• Exercise objective: From the line that contains "Microsoft Teams と" to the last line of the data, every line is to be transcribed exactly; no other line is to be included.

━━━━━ Excerpted records ━━━━━

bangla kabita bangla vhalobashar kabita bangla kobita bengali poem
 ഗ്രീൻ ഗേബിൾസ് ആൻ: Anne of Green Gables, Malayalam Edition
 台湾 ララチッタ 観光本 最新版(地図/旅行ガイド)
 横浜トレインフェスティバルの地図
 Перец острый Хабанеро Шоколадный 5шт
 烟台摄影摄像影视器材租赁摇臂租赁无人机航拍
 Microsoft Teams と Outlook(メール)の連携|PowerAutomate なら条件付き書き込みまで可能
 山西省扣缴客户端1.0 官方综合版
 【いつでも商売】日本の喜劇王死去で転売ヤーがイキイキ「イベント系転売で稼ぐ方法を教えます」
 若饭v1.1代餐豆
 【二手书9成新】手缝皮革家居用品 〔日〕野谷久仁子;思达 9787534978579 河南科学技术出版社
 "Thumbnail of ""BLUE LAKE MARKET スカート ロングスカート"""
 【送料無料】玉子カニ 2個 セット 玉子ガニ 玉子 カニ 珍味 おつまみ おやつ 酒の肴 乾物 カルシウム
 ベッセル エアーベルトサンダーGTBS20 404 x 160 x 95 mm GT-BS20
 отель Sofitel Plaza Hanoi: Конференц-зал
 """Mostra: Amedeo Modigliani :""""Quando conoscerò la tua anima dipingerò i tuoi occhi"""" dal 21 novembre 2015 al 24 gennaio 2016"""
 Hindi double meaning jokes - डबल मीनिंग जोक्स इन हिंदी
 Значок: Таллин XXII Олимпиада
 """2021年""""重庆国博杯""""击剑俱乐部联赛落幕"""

━━━━━

• Answer area:
 Microsoft Teams と Outlook(メール)の連携|PowerAutomate なら条件付き書き込みまで可能
 山西省扣缴客户端1.0 官方综合版
 【いつでも商売】日本の喜劇王死去で転売ヤーがイキイキ「イベント系転売で稼ぐ方法を教えます」
 若饭v1.1代餐豆
 【二手书9成新】手缝皮革家居用品 〔日〕野谷久仁子;思达 9787534978579 河南科学技术出版社
 "Thumbnail of ""BLUE LAKE MARKET スカート ロングスカート"""
 【送料無料】玉子カニ 2個 セット 玉子ガニ 玉子 カニ 珍味 おつまみ おやつ 酒の肴 乾物 カルシウム
 ベッセル エアーベルトサンダーGTBS20 404 x 160 x 95 mm GT-BS20
 отель Sofitel Plaza Hanoi: Конференц-зал
 """Mostra: Amedeo Modigliani :""""Quando conoscerò la tua anima dipingerò i tuoi occhi"""" dal 21 novembre 2015 al 24 gennaio 2016"""
 Hindi double meaning jokes - डबल मीनिंग जोक्स इन हिंदी
 Значок: Таллин XXII Олимпиада
 """2021年""""重庆国博杯""""击剑俱乐部联赛落幕"""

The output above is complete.